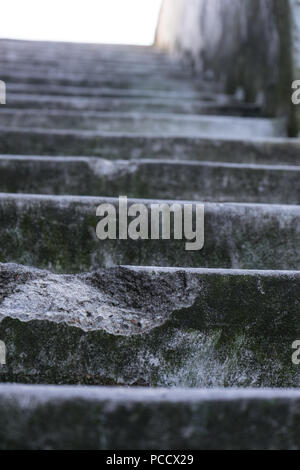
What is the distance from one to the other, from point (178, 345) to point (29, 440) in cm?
35

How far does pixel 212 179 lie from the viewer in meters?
1.54

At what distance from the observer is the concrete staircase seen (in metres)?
0.62

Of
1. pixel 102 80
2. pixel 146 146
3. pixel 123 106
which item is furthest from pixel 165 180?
pixel 102 80

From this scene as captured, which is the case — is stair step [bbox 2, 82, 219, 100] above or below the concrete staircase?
above

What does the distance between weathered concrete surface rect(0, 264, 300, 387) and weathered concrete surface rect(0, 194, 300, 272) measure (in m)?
0.19

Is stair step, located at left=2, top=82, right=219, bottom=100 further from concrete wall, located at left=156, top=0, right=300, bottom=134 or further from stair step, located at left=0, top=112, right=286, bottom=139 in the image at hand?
stair step, located at left=0, top=112, right=286, bottom=139

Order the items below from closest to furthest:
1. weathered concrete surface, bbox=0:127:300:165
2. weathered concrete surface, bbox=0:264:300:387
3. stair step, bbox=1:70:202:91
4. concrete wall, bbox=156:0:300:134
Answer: weathered concrete surface, bbox=0:264:300:387 < weathered concrete surface, bbox=0:127:300:165 < concrete wall, bbox=156:0:300:134 < stair step, bbox=1:70:202:91

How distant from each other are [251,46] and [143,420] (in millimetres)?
2473

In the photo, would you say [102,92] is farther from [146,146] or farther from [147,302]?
[147,302]

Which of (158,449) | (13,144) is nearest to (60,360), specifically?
(158,449)

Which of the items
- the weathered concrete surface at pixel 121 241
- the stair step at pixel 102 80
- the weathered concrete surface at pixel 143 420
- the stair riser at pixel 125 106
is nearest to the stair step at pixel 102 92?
the stair step at pixel 102 80

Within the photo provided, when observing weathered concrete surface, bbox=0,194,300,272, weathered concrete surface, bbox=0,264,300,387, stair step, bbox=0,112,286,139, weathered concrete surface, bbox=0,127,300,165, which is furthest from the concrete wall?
weathered concrete surface, bbox=0,264,300,387

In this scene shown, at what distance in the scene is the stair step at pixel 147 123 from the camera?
7.11 ft

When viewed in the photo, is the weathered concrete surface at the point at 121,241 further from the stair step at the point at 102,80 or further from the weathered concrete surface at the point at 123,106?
the stair step at the point at 102,80
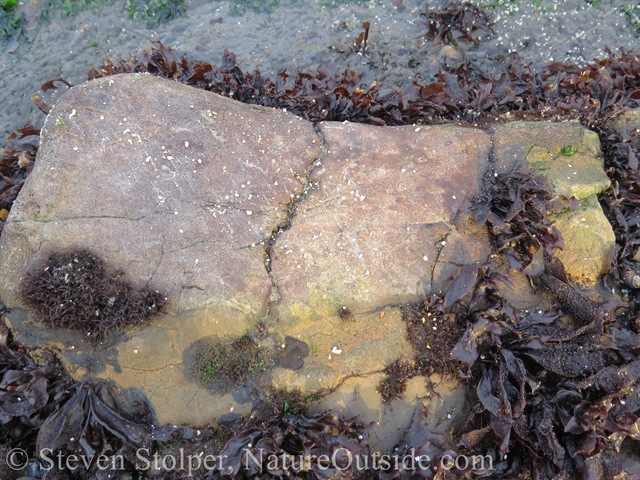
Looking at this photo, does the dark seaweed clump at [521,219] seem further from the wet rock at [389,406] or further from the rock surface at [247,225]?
the wet rock at [389,406]

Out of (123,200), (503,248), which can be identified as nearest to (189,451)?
(123,200)

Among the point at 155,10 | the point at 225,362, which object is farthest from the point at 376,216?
the point at 155,10

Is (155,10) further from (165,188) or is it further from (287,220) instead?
(287,220)

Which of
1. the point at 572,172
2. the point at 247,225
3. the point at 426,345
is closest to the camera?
the point at 426,345

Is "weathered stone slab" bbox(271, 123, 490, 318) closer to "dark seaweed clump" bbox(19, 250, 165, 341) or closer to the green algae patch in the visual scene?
the green algae patch

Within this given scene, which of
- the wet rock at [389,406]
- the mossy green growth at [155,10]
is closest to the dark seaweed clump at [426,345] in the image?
the wet rock at [389,406]

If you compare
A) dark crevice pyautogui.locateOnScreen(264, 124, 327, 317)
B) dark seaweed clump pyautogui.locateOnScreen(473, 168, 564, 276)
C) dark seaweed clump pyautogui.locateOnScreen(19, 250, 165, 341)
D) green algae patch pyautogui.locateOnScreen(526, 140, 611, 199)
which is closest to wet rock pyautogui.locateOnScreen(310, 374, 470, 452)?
dark crevice pyautogui.locateOnScreen(264, 124, 327, 317)

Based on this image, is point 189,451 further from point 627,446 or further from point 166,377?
point 627,446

• • •

Exercise details - Copy the data word for word from the line containing "Within the photo" through the end, omitting the pictures.

The solution -
Within the photo provided, when observing weathered concrete surface, bbox=0,194,300,272, weathered concrete surface, bbox=0,264,300,387, stair step, bbox=0,112,286,139, weathered concrete surface, bbox=0,127,300,165, which is furthest from the concrete wall?
weathered concrete surface, bbox=0,264,300,387

In this scene shown, at what distance in the scene is the stair step at pixel 147 123 from the camera?
7.11 ft

When viewed in the photo, is the weathered concrete surface at the point at 121,241 further from the stair step at the point at 102,80 or further from the weathered concrete surface at the point at 123,106?
the stair step at the point at 102,80
Looking at this photo, does the dark seaweed clump at [521,219] seem further from the wet rock at [389,406] or further from the rock surface at [247,225]?
the wet rock at [389,406]

Out of (123,200), (503,248), which can be identified as nearest to (189,451)?
(123,200)

Among the point at 155,10 | the point at 225,362, which object is farthest from the point at 376,216?
the point at 155,10

Is (155,10) further from (165,188) or is it further from (287,220) instead?
(287,220)

Which of
1. the point at 572,172
2. the point at 247,225
3. the point at 426,345
is closest to the camera?
the point at 426,345

Is "weathered stone slab" bbox(271, 123, 490, 318) closer to "dark seaweed clump" bbox(19, 250, 165, 341) or closer to the green algae patch in the visual scene?
the green algae patch

Within this given scene, which of
- the wet rock at [389,406]
- the mossy green growth at [155,10]
is closest to the dark seaweed clump at [426,345] in the image?
the wet rock at [389,406]

If you compare
A) dark crevice pyautogui.locateOnScreen(264, 124, 327, 317)
B) dark seaweed clump pyautogui.locateOnScreen(473, 168, 564, 276)
C) dark seaweed clump pyautogui.locateOnScreen(19, 250, 165, 341)
D) green algae patch pyautogui.locateOnScreen(526, 140, 611, 199)
which is closest to wet rock pyautogui.locateOnScreen(310, 374, 470, 452)?
dark crevice pyautogui.locateOnScreen(264, 124, 327, 317)

Based on this image, is point 189,451 further from point 627,446 or further from point 166,377?
point 627,446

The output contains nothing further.